I.1.1. Agents primaires

Les agents primaires de la socialisation sont représentés par la famille et l'école en tant que facteurs jouant un rôle capital dans le processus de socialisation. Celles - ci constituent des cadres permanents favorisant l'insertion de l'individu dans les structures sociales environnantes. Castellan évoque l'interdépendance active entre la famille et le système sociétal. La famille semble être unifiée par un «système de valeurs et de normes comportementales qui sous-tendent conduites et attitudes» (1980, p. 50). La famille représente alors un terrain d'apprentissage, d'éducation et d'imprégnation des codes sociaux notamment du langage. Le rôle éducatif de la famille occupe une place éminente dans les travaux de Durkheim. Il en définit la finalité qui consiste à «faire l'être social» par un processus incessant d'efforts visant à «imposer à l'enfant des manières de voir, de sentir et d'agir auxquelles il ne serait pas spontanément arrivé» (Durkheim, 1988, pp. 99-100).

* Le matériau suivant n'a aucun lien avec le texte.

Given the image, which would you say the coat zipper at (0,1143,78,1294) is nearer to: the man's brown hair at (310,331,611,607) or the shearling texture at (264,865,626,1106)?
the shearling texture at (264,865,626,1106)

Quant à Moréno, il majore le rôle de la famille dans la construction sociale et affective de l'individu. La famille incarne «l'institution sociale qui contribue le plus à développer la sociabilité de l'homme et à donner sa forme propre à son besoin d'expansion affective» (1970, p. 194). Dans la famille, l'enfant acquiert la distinction entre les différents rôles sociaux et intériorise les normes et les valeurs familiales par l'intermédiaire du jeu. Les parents et la fratrie jouent un rôle de base dans la socialisation de l'enfant : les parents comme couple, la mère–nourricière, le père–loi ou la loi du père, les frères et les sœurs comme modèles ou comme complices contribuent tous à socialiser l'enfant. La contribution apparaît sous deux aspects : l'aspect conscient qualifié d'explicite et se définissant par l'apprentissage des normes, et l'aspect inconscient se basant sur l'imprégnation implicite (Montoussé & Renouard, 1997). L'essentiel de cette tâche consiste dans l'apprentissage de l'indépendance personnelle, loin d'une «aliénation» possible, voire d'une «soumission passive à l'invasion des autres» (Cooper, 1978).

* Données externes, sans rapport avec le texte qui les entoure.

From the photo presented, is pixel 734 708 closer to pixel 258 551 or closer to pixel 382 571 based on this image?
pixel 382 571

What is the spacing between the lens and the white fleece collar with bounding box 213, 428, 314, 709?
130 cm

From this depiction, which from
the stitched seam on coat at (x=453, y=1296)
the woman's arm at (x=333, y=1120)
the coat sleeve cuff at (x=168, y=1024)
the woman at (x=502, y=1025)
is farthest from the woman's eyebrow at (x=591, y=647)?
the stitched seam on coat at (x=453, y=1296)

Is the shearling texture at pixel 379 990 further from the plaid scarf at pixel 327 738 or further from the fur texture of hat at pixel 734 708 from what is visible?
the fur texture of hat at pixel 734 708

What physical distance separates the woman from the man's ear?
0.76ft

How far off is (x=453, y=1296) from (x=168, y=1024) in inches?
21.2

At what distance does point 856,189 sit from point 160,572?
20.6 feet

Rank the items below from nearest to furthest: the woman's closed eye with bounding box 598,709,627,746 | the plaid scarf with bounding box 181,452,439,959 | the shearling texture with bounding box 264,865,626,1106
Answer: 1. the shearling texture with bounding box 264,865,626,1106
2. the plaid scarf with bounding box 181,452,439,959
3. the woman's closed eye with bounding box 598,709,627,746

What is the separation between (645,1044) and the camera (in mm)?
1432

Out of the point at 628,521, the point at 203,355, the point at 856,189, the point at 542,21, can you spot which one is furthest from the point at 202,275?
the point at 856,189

L'habitat qui favorise cet univers affectif et social sera aussi «investi comme un lieu d'interaction sociale avec le monde extérieur» (Fischer 1992, p.148).Par l'accueil de la famille proche, des voisins et des amis, la demeure devient une ouverture sociale à travers laquelle s'installe un réseau d'échanges avec le «dehors» environnemental.

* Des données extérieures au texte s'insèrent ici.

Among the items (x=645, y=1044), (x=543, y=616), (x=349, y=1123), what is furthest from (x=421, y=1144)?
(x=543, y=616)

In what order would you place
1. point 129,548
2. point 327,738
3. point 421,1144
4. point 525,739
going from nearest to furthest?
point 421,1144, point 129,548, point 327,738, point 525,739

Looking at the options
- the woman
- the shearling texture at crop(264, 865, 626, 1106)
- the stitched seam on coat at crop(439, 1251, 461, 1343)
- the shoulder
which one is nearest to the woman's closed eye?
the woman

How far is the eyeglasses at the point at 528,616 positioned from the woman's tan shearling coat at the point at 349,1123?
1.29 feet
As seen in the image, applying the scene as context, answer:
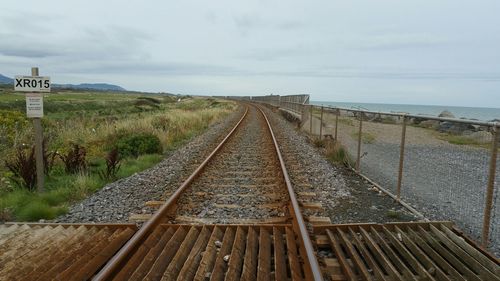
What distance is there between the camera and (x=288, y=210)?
19.6ft

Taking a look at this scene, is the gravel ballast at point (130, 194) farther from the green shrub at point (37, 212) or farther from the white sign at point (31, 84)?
the white sign at point (31, 84)

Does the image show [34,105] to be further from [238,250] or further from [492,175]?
[492,175]

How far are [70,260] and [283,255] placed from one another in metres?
2.18

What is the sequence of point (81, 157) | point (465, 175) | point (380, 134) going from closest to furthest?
point (465, 175) < point (81, 157) < point (380, 134)

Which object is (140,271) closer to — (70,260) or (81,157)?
(70,260)

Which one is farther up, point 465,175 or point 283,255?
point 465,175

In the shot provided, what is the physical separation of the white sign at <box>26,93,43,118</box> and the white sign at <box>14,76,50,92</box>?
0.18 metres

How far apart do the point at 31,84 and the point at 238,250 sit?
5130 mm

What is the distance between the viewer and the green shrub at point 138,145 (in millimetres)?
12859

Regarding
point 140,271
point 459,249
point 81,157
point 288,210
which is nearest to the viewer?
point 140,271

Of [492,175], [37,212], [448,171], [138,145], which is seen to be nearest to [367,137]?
[448,171]

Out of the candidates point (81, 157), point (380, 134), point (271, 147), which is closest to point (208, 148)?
point (271, 147)

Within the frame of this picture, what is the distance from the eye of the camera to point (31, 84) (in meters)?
7.30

L'école prend le relais éducatif de la famille dont elle complète et renforce les choix sélectifs. Son rôle, comme instrument de socialisation, a été renforcé suite à la salarisation et à la technicité croissante des emplois. Son statut fait d'elle un lieu de transmission de la culture. Ainsi elle participe à l'élaboration du savoir et à la maîtrise des règles sociales. Elle contribue avec la famille à léguer aux jeunes «le capital culturel»(Bourdieu, 1987, p. 152).Le capital culturel est constitué du «langage, des connaissances culturelles, de la maîtrise des codes sociaux et des diplômes» (Montoussé & Renouard, 1997, p. 78).